Thursday, August 5, 2010

The Proper Response to Prop 8?

When I first read about the Prop 8 decision over on Blag Hag I wasn't sure how I felt about it-reading the news articles that were listed gave the impression that the legal decision was very poorly reasoned-essentially that same sex marriage isn't *that* different from traditional marriage so it's ok. *rollseyes*

Then I discovered which not only had in-depth commentary on the decision, but also a link to the entire 100+ pages of the decision. Reading this (the analysis and some of the decision) was much more comforting. The legal decision clearly recognized that the pro Prop 8 side was arguing for a view of marriage as an institution "to promote naturally procreative sexual relationships and to channel them into stable, enduring unions for the sake of producing and raising the next generation" and that "the state’s interest in marriage is procreative".

In essence, the old catholic view that children are the reason for marriage and that by regulating marriage society and the state are issuing "parenting licenses" to ensure that children are taken care of and become good citizens. On the negative side, the ideas of "bastards" and "lving in sin" were society's way of discouraging freelance parenting.

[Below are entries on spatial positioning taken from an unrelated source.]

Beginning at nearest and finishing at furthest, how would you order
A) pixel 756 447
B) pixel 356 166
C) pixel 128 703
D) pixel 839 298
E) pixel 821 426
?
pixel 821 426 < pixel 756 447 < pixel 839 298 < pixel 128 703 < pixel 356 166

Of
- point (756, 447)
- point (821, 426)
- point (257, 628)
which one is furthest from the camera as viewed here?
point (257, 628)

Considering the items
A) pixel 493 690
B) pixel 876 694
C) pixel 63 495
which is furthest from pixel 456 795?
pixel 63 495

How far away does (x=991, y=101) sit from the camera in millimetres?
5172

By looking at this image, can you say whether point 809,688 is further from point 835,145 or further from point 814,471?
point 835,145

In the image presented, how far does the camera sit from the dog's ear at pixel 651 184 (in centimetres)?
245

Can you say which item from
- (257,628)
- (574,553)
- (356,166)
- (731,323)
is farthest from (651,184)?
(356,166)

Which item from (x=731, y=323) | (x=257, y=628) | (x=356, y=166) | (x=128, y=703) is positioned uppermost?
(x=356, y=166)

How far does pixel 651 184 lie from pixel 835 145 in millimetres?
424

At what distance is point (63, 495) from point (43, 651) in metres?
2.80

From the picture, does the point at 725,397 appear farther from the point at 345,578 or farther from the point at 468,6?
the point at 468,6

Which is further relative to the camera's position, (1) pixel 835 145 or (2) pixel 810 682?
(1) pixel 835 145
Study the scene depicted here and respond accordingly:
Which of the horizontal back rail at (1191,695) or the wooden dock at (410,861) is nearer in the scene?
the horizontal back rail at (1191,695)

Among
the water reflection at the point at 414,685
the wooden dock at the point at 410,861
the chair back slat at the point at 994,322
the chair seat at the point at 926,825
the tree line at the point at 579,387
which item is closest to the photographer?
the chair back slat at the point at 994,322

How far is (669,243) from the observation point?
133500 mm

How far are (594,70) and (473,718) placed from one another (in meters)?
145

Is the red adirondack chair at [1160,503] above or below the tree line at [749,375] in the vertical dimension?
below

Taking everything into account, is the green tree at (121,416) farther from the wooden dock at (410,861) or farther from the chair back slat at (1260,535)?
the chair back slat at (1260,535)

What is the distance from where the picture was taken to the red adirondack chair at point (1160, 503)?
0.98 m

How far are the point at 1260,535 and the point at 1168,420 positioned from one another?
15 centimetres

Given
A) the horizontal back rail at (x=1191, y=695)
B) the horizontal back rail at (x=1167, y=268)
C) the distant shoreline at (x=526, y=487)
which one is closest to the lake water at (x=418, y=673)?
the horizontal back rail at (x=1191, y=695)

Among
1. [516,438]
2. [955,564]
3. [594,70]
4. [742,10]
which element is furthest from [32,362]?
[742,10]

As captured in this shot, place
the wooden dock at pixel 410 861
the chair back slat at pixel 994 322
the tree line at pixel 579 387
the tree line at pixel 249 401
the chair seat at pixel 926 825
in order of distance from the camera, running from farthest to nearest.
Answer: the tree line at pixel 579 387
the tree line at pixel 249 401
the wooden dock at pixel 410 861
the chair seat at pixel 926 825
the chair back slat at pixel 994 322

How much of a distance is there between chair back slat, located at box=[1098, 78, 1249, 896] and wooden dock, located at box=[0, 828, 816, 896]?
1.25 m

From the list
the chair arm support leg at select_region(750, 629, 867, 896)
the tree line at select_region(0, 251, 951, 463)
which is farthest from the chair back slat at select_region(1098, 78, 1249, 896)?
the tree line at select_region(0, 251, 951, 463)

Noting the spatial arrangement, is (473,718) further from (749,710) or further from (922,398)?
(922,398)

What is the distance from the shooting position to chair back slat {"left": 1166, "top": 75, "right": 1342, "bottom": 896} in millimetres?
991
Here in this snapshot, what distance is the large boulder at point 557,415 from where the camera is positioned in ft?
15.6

Reliable contraception decoupled having sex from having children, and in doing so decoupled marriage from having children. Couples could have children or not, and marriage became more about their commitment to each other.

The ruling recognizes this fundamental shift in society and clearly states that marriage descrimination on the basis of gender doesn't work any more-since marriage isn't about having babies, it doesn't have to be restricted to couples who (normally in times past) could have babies. It is now available to all in committed relationships. Or as the judge put it:
"The evidence shows that the tradition of restricting an individual’s choice of spouse based on gender does not rationally further a state interest despite its “ancient lineage.” Instead,the evidence shows that the tradition of gender restrictions arose when spouses were legally required to adhere to specific gender roles. See FF 26-27. California has eliminated all legally mandated gender roles except the requirement that a marriage consist of one man and one woman. FF 32. Proposition 8 thus enshrines in the California Constitution a gender restriction that the evidence shows to be nothing more than an artifact of a foregone notion that men and women fulfill different roles in civic life."

This is the message that people need to hear about the decision, that society had changed and that institutions must now change with it.

At one time schooling meant segregation, until the courts ruled it meant integration.

At one time voting meant men only, until the vote was obtained for women.

At one time marriage meant a man and woman coming together to raise children, now it means something else.

While everyone else ceebrates, I still have two thoughts on my mind:
  1. Why still sex? Since the key reason for marriage is no longer to have children, why is sex still the defining characteristic? Lack of consummation is still grounds for annulment in many jurisdictions. Why should it be? Since the anti-Prop 8 side said it is about love and commitment, why can't people who love each other, but don't have a sexual relationship marry? Why should sex, gay or straight, be the ticket to public recognition? Why can't they have the same legal benefits and recognition of their committment to each other?
  2. Why still two? As the ruling above notes, the gender difference is no longer valid, given the new understanding of marriage, so why should the number of partners remain? Folks wishing to live in some sort of loving and committed plural relationship should be able to do so with public recognition.Arguments to the contrary are based on the same appeals to antiquity and fear and those of the pro-Prop 8 side.
For those of you who have fought for the repeal of Prop 8, enjoy your victory. Then get the word out about the key points of the decision-in the mean time, I'll be here, pondering my two questions and hoping change comes full circle.